Anyone dick enough to have a completely unnecessary bonfire in their garden isn't worth being friends with anyway. My neighbours do it about once a week. Idiots.

Cannybluff · 09/04/2020 12:05

Definitely you reacted kindly.. she didn't... even her chap knew she was being unreasonable

sobeyondthehills · 09/04/2020 12:05

My council have been sending out messages telling people not to light bonfires due to COVID19.

I think they are going to try and ban them in my area soon, maybe your council has the same sort of thing

Fullyhuman · 09/04/2020 12:05

Forgetthehousework if you soak your paperwork in water - just water usually works but if not then with a tiny bit of bleach - all the ink comes off so you might not need to burn it?

MamaBearLockdown · 09/04/2020 12:10

I’m another that has a lot of paperwork that has to be burned, genuinely no other option for it
you could just buy a shredder and add a bag at a time to your normal rubbish.

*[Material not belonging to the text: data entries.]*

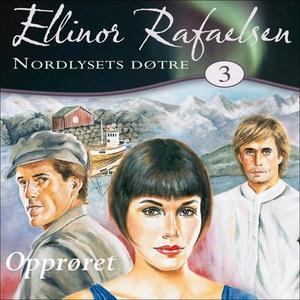 Opprøret (lydbok) av Ellinor Rafaelsen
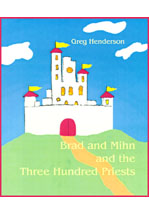 Brad and Mihn and the Three-Hundred Priests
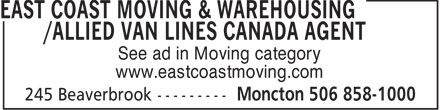 East Coast Moving & Warehousing/Allied Van Lines Canada Agent (506-858-1000) - Annonce illustrée======= - See ad in Moving category www.eastcoastmoving.com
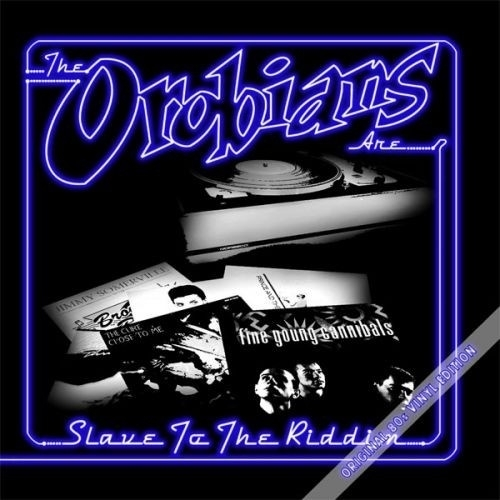 Orobians, The - Slave To The Riddim LP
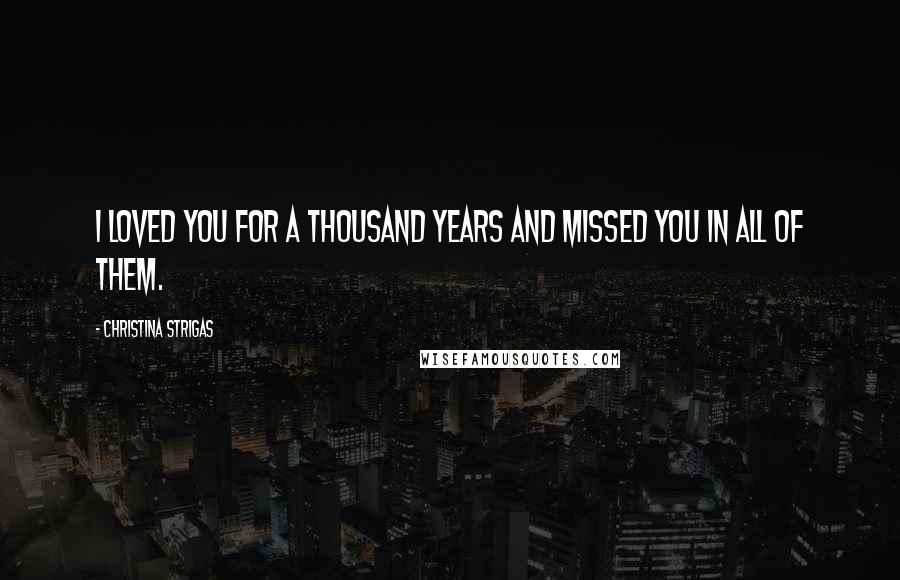 Christina Strigas quotes: I loved you for a thousand years and missed you in all of them.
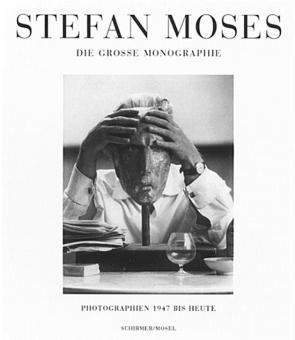 Stefan Moses. Die große Monographie. Photographien 1947 bis heute: Hg. von Ulrich Pohlmann ...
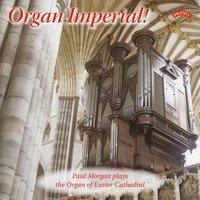 Organ Imperial / The Organ of Exeter Cathedral — Paul Morgan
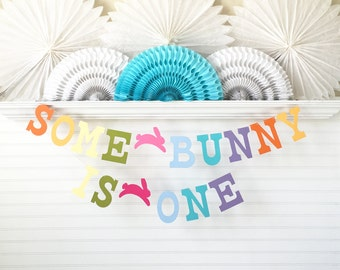 Bunny Birthday Banner - 5 inch Letters - Birthday Party Decor Spring Birthday Sign Colorful Kids Birthday 1st Birthday Some Bunny Is One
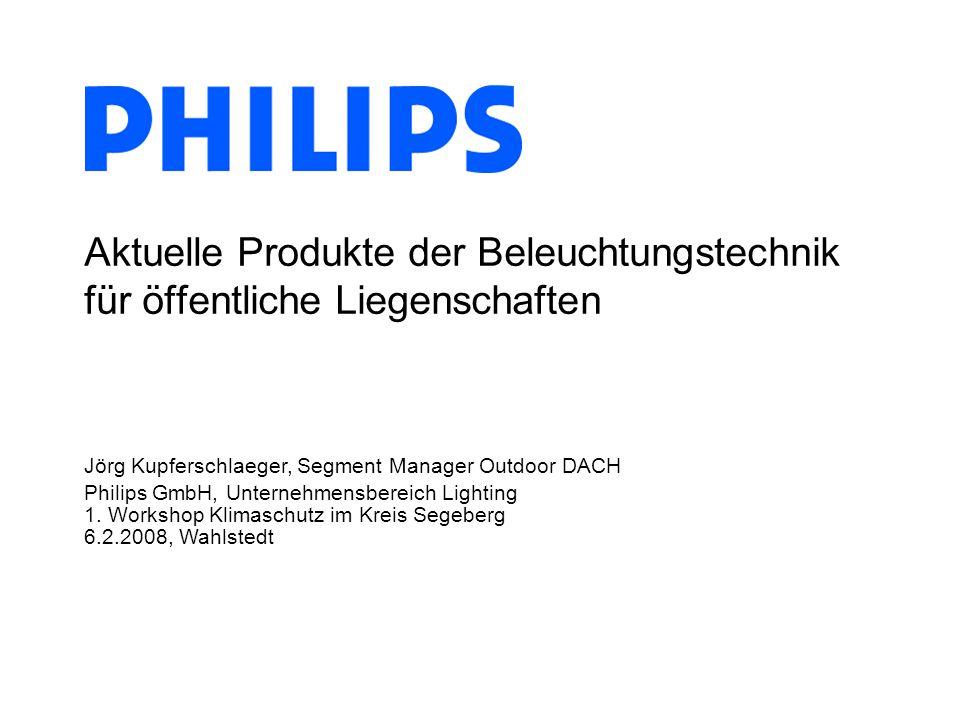 Aktuelle Produkte der Beleuchtungstechnik für öffentliche Liegenschaften Jörg Kupferschlaeger, Segment Manager Outdoor DACH Philips GmbH, Unternehmensbereich Lighting 1.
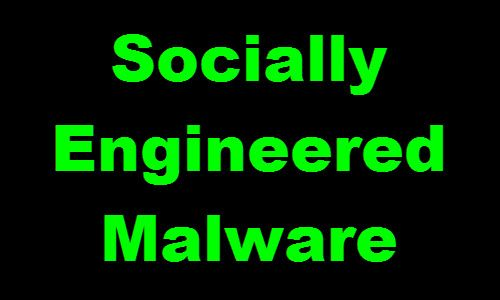 What is Socially Engineered Malware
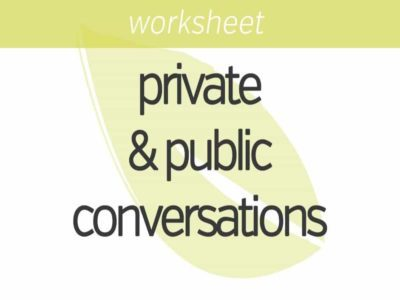 the difference between your private and public conversations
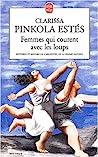 Femmes qui courent avec les loups by Clarissa Pinkola Estés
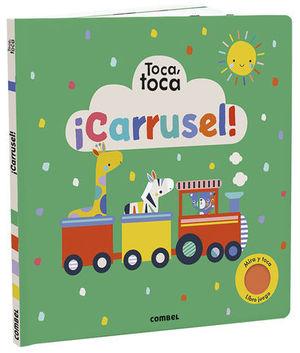 CARRUSEL ! TOCA, TOCA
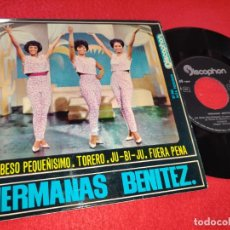Discos de vinilo: HERMANAS BENITEZ UN BESO PEQUEÑISIMO/TORERO/JU-BI-JU/FUERA PENA 7'' EP 1964 DISCOPHON. Lote 195508950
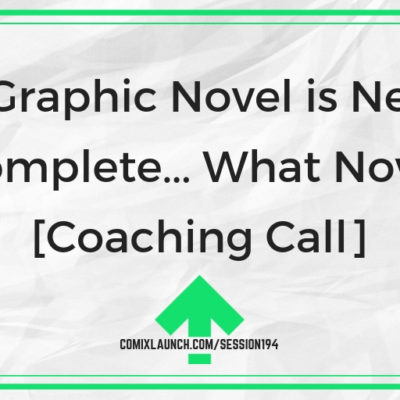 My Graphic Novel is Nearly Complete… What Now? [Coaching Call]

You can even buy cross-shredders these days!

OnlyJudyCanJudgeMe · 09/04/2020 12:11

@forgetthehousework can’t you buy a shredder then recycle the shreds?

Durgasarrow · 09/04/2020 12:13

Is this a normal custom? Burning paperwork outdoors?

bringincrazyback · 09/04/2020 12:15

YANBU, she's being an entitled dick.

ACertainSupermarket · 09/04/2020 12:15

I understand bonfires annoy people. but also I do need to have them on my large vegetable garden sometimes. I try to do it when it has been dry but looks like rain is due, so that people won't have their washing out iyswim. No-one has ever complained, but if they did I certainly wouldn't be so rude as to insist I has to do it all day. CF woman and better-mannered man.

ACertainSupermarket · 09/04/2020 12:17

My council have been sending out messages telling people not to light bonfires due to COVID19.
I don't understand. How can bonfires and covid be related?

MamaGee09 · 09/04/2020 12:17

We used to have one neighbour who would burn his rubbish every single sunny day! It was ridiculous, you would just be getting comfy in the sun or just hung a washing out and he would toddle out!

Not on, thankfully he moved!

Toilenstripes · 09/04/2020 12:20

Many councils are banning bonfires to help protect the respiratory health of citizens. I personally hate them.

MamaBearLockdown · 09/04/2020 12:21

I don't understand. How can bonfires and covid be related?

Apart from people being stuck at home already, and now having to shut all their windows when they could at least get some fresh air?

Apart from people having trouble BREATHING and who really need smoke to help them out?